Without including any image, repeat every record exactly.

##### DATA FOR THE TASK #####

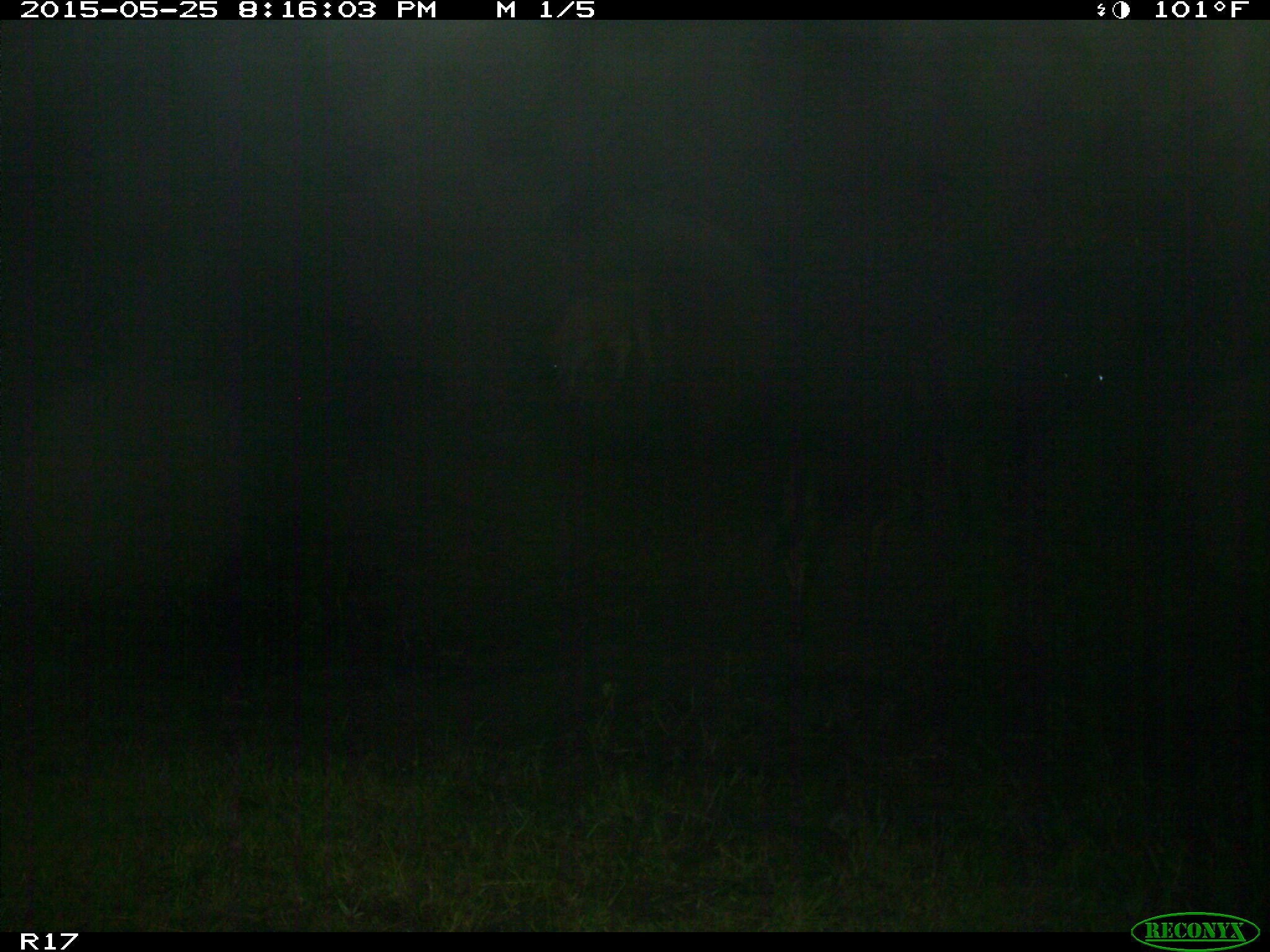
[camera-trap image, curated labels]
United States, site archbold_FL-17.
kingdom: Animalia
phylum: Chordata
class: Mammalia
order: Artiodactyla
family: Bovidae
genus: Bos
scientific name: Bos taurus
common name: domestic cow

#####

▶ [ANSWER SECTION]:
[camera-trap image, curated labels]
United States, site archbold_FL-17.
kingdom: Animalia
phylum: Chordata
class: Mammalia
order: Artiodactyla
family: Bovidae
genus: Bos
scientific name: Bos taurus
common name: domestic cow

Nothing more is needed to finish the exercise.